Dove tutti mentono, nessuno si fida più di nessuno. E così il potere può governare indisturbato.
Hannah Arendt
Ci sono film che scivolano leggeri come una cartolina natalizia e altri che, invece, usano la neve come carta vetrata. L’anno nuovo che non arriva appartiene saldamente alla seconda categoria: un racconto che parla del Capodanno come di un miraggio burocraticamente negato, un diritto sospeso tra l’inerzia dello Stato e la tenacia infantile. Mureșanu, con la sua regia asciutta e minimalista, costruisce una parabola sulla pazienza dei vivi intrappolati nella logica dei poteri che regolano i morti.
Intreccia sei esistenze “minori”: tutte vite ordinarie, segnate da speranze piccole — un appartamento accogliente, una fuga verso la libertà, una recita natalizia — ma sospese sul crinale dell’abisso politico. Quel confine tremolante tra “vita normale” e “catastrofe annunciata”.
L’opera si muove come un trattato esistenziale travestito da fiaba: la vita, qui, non fluisce ma ristagna; il futuro non arriva, resta sospeso come un pacco smarrito. L’onnipresente apparato burocratico – impersonato da funzionari che sembrano usciti da un gabinetto kafkiano dove la luce al neon ha smesso di funzionare – recita la parte di un oracolo stanco, incapace di prevedere perfino il cambio della data. Mureșanu osserva questi meccanismi con sarcasmo misurato: non c’è caricatura, ma una malinconica comicità che affiora nei dettagli – gli annunci ripetuti, i moduli inutili, le scuse sempre uguali.
Il film non veste i suoi protagonisti da eroi sovrumani: si tratta di gente che pianta cartelloni, cambia appartamenti, scrive lettere a Santa, organizza show di fine anno. Ma è proprio in questa “normalità distorta” che Mureșanu trova la sua potenza narrativa — come un grottesco teatro dell’assurdo in cui l’intero sistema viene smascherato.
E quando, finalmente, sull’onda disordinata della Storia, scoppia un petardo — nelle mani di una coppia improbabile — e la rivoluzione esplode, è come se la banalità di tutte quelle esistenze si sollevasse in una vibrazione collettiva: la fine di un mondo, e l’inizio di niente di garantito.

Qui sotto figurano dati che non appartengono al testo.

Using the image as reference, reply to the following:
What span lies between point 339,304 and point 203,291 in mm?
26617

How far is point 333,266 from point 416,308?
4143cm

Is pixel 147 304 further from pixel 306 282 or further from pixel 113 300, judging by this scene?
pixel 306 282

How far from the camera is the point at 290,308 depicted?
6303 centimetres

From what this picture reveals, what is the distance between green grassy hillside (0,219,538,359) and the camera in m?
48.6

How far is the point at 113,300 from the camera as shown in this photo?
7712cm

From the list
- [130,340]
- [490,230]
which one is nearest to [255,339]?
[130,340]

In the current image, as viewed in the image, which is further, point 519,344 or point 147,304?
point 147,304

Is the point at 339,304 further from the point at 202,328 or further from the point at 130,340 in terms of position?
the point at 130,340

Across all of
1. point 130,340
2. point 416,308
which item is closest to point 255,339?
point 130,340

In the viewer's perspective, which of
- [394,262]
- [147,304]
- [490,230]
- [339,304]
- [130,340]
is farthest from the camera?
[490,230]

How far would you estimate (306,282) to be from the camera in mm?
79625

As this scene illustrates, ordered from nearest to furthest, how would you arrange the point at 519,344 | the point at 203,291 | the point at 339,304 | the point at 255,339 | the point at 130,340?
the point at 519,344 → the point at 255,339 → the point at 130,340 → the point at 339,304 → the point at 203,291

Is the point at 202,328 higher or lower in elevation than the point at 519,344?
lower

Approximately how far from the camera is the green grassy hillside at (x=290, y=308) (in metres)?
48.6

Politicamente, il film è una fiondata elegante: ci ricorda come i poteri forti sappiano fare ciò che fanno da sempre – trasformare l’attesa in un metodo di controllo. Se il nuovo anno non arriva, il vecchio rimane. E con lui, rimangono i suoi riti vuoti e le sue promesse congelate. La festa diventa così un esperimento sociale di immobilità forzata, un capolavoro di stagnazione organizzata.
Come in ogni dittatura — e come in certi regimi contemporanei sotto mentite spoglie — il potere sopravvive sulla menzogna, sulla paura, sul controllo del silenzio. Eppure, in un sistema del genere, persino una lettera ingenua a Babbo Natale può diventare atto di sovversione, un gesto di verità che scuote le fondamenta.

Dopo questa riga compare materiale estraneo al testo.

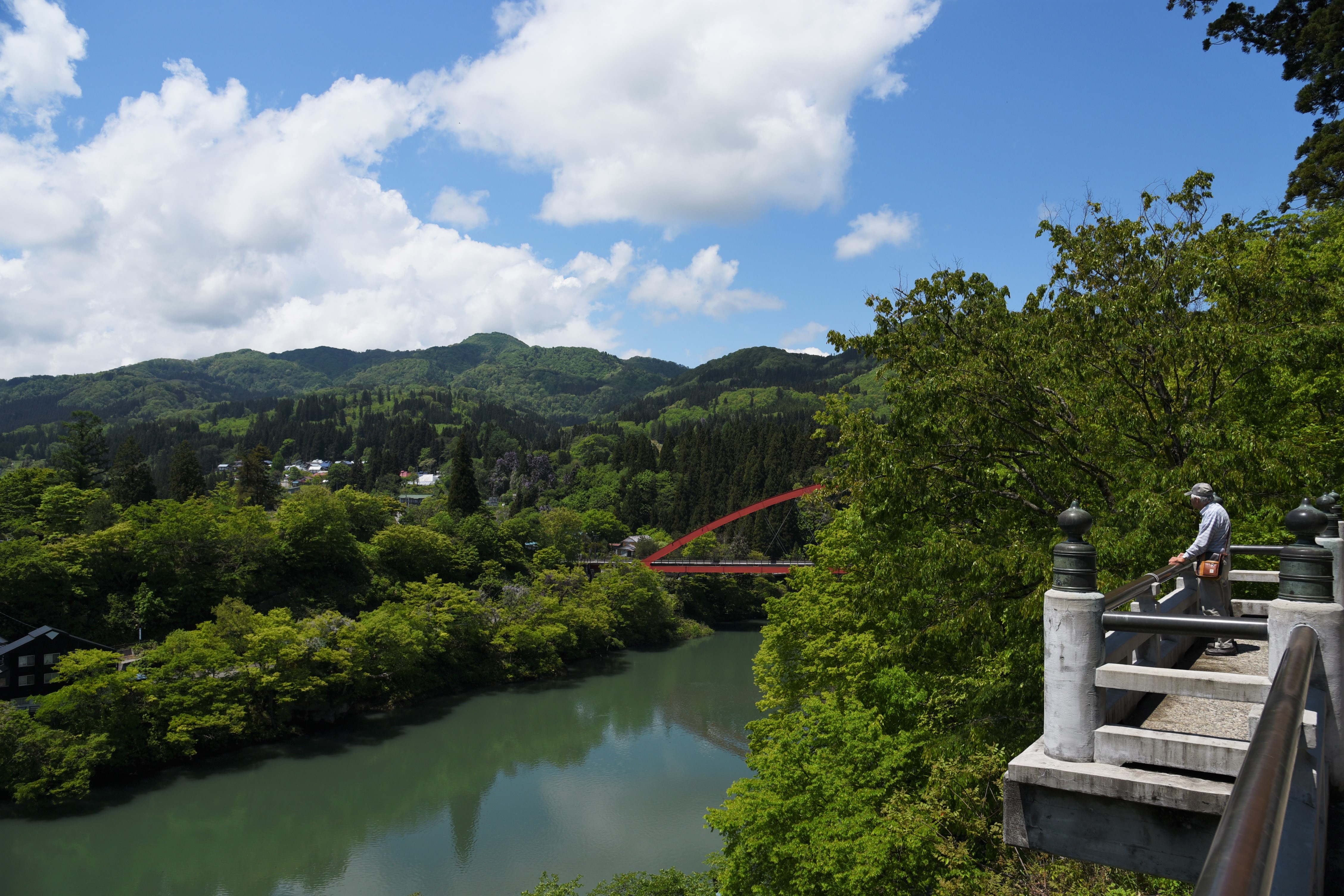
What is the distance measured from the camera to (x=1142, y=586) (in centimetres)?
426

Le dittature si fondano sul non detto. La verità è un atto di vandalismo.
Danilo Kiš
Il film è un monito. È la denuncia che i “regali” che chiediamo — libertà, dignità, umanità — non arrivano mai da chi sta in alto: devono nascere dal basso, dal coraggio di chi osa scrivere, parlare, sperare.
In questo senso, L’anno nuovo che non arriva diventa una parabola universale: sull’abuso, sulla cecità del potere, sulla fragilità di chi sogna. Ma anche sulla potenza — quasi comica, quasi parossistica – di chi detiene il potere, ignaro in malafede, di tutto quello che può accadere.
Ogni forma di potere è una caricatura di sé stessa.
Emil Cioran
La libertà non si conquista: si riconquista.